Das Problem ist nicht, dass wir einander etwas fragen.
Das Problem ist, wenn das der einzige Grund für Kontakt ist.
Was ich für mich ändere
Ich kann die Gesellschaft nicht umbauen.
Aber ich kann mein eigenes Verhalten anpassen – in beide Richtungen.
1. Ich antworte öfter ehrlich.
Statt automatisch zu springen, schreibe ich manchmal:
- „Ich merke, dass ich gerade keine Kapazität habe, dir dabei zu helfen.“
- „Ich fühle mich in unserer Verbindung oft nur gefragt, wenn etwas gebraucht wird. Das macht etwas mit mir.“
Das ist unangenehm.
Aber es ist ehrlicher, als jedes Mal müde „klar, mach ich“ zu sagen und innerlich auszubrennen.
2. Ich prüfe meine eigenen Nachrichten.
Ich ertappe mich selbst dabei, wie ich manchmal jemandem schreibe, weil ich etwas brauche.
Dann halte ich kurz inne und ergänze wenigstens das, was ehrlich dazugehört:
- „Hi, ich weiß, ich melde mich selten. Wie geht es dir?

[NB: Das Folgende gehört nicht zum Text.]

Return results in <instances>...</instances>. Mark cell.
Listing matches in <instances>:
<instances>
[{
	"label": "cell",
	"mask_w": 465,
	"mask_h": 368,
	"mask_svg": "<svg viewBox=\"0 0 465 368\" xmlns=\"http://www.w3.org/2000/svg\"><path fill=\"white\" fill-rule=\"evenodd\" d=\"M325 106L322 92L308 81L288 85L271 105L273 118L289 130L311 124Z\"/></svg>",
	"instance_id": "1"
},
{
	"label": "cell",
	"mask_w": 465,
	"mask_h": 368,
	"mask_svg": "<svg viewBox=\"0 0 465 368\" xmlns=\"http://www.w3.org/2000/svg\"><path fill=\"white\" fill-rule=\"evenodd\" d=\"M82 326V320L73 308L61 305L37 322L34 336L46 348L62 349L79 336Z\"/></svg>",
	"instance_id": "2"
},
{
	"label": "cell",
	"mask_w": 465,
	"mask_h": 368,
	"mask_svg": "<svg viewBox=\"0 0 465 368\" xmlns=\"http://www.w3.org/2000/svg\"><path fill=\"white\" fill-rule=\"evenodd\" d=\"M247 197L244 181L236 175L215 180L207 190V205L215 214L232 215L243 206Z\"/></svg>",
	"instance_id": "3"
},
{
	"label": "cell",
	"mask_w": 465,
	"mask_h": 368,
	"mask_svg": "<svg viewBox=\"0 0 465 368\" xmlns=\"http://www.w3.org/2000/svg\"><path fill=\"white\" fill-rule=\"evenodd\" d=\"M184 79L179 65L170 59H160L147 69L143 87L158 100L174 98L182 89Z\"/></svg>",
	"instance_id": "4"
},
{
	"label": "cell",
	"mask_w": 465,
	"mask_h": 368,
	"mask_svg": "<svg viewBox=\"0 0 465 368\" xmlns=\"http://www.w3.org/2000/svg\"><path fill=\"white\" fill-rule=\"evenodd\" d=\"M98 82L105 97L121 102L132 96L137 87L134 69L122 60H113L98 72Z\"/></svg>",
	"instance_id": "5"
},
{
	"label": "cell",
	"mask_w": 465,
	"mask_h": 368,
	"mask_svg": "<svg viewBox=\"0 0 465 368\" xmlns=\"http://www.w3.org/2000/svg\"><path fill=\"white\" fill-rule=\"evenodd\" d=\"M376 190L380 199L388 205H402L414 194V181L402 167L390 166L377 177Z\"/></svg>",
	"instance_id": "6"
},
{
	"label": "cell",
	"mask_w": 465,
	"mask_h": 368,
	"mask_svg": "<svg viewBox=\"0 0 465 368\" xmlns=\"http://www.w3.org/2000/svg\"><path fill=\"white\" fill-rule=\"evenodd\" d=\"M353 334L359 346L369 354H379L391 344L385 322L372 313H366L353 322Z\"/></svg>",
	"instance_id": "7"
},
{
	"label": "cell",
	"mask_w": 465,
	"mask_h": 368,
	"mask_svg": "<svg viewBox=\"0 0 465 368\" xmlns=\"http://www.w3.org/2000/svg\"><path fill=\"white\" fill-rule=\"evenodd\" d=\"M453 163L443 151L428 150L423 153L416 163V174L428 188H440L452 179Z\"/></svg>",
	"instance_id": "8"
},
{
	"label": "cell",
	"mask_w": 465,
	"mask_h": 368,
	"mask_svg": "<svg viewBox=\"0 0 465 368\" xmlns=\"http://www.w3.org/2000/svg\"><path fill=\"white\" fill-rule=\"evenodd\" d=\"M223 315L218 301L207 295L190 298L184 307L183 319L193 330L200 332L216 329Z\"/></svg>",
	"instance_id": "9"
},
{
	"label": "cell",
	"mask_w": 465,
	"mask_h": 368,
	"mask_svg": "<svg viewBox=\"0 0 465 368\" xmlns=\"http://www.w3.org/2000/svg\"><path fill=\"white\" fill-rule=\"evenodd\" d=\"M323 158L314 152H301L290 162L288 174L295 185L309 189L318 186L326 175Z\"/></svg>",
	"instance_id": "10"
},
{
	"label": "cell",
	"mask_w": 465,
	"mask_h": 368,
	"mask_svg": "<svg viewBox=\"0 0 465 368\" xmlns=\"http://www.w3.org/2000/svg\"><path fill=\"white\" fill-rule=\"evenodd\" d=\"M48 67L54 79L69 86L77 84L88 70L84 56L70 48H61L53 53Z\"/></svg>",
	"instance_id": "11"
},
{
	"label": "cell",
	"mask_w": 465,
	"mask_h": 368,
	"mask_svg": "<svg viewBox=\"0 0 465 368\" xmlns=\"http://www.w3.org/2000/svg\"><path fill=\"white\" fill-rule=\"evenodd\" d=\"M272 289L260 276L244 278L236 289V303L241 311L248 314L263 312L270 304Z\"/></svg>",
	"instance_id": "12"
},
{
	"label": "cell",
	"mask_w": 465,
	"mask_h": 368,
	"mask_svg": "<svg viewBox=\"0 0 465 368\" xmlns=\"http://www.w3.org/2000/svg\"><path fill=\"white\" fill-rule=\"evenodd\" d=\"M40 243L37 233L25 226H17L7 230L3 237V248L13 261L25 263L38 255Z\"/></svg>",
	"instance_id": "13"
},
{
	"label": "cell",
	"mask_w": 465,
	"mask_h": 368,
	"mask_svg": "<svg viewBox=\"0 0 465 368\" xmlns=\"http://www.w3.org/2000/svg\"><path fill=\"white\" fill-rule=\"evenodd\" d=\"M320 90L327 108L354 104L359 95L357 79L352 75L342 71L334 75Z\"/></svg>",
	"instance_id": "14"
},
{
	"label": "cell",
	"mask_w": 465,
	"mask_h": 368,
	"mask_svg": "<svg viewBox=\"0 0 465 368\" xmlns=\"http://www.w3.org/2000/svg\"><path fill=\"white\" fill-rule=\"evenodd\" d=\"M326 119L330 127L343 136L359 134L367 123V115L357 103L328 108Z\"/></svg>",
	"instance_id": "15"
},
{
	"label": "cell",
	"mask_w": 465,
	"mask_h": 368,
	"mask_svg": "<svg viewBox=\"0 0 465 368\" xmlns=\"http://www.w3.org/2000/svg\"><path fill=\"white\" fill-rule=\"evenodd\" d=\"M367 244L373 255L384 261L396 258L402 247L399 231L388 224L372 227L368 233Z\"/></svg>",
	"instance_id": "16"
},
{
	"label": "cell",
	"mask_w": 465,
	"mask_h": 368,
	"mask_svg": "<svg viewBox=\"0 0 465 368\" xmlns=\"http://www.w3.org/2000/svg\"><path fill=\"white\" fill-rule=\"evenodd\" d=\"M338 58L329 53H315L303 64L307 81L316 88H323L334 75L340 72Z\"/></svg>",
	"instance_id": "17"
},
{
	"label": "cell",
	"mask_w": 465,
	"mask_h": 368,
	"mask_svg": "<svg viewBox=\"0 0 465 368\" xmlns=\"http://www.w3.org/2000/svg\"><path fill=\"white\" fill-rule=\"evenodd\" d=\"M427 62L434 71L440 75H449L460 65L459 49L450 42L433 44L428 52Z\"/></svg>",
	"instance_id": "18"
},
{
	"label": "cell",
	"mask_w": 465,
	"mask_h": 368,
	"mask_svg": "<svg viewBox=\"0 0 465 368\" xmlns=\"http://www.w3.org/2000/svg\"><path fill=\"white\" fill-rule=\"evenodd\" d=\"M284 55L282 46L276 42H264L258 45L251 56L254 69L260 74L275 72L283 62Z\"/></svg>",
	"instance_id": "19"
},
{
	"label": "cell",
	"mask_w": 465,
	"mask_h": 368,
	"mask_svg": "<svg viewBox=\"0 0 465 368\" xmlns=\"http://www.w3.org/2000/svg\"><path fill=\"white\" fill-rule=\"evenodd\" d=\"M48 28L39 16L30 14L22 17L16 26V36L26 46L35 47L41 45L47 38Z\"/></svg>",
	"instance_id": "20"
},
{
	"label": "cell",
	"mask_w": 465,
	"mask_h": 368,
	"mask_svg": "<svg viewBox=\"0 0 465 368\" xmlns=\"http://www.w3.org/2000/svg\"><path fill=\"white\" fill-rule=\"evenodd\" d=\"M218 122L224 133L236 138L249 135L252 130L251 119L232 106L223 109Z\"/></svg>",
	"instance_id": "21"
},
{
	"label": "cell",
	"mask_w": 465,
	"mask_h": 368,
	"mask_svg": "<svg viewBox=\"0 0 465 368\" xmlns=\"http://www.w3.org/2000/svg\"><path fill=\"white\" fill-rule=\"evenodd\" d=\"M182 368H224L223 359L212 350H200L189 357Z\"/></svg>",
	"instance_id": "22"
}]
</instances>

Und: Ich hätte eine Frage…“
Oder ich überlege:
Muss diese Person das wirklich sein?
Oder traue ich mich nur nicht, woanders anzuklopfen – bei einer Stelle, die eigentlich zuständig wäre?
3. Ich suche mir Räume, in denen ich nichts leisten muss.
Menschen, bei denen ich auch sein darf, wenn ich gerade nichts zu geben habe.
Gespräche, die nicht in „kannst du mal“ enden.
Momente, in denen niemand etwas von mir will.
Das sind die Verbindungen, die mir zeigen:
Ich existiere, auch wenn ich gerade nicht nützlich bin.
Eine Einladung an dich (und uns alle)
Vielleicht magst du einmal still für dich prüfen:
- Gibt es Menschen, bei denen du dich nur meldest, wenn du etwas brauchst?
- Gibt es Menschen, die sich bei dir nur dann melden?
- Wie würde es aussehen, wenn du bei einer Person in deinem Leben diese Woche ohne Anliegen anklopfst – einfach nur, um zu fragen, wie es ihr geht?
Das löst nicht das große gesellschaftliche Problem.
Aber irgendwo müssen wir anfangen, dieses Muster zu durchbrechen.
Vielleicht genau da, wo wir das nächste Mal eine Nachricht schreiben –
und uns fragen, ob der Mensch dahinter mehr ist als sein Nutzen für uns.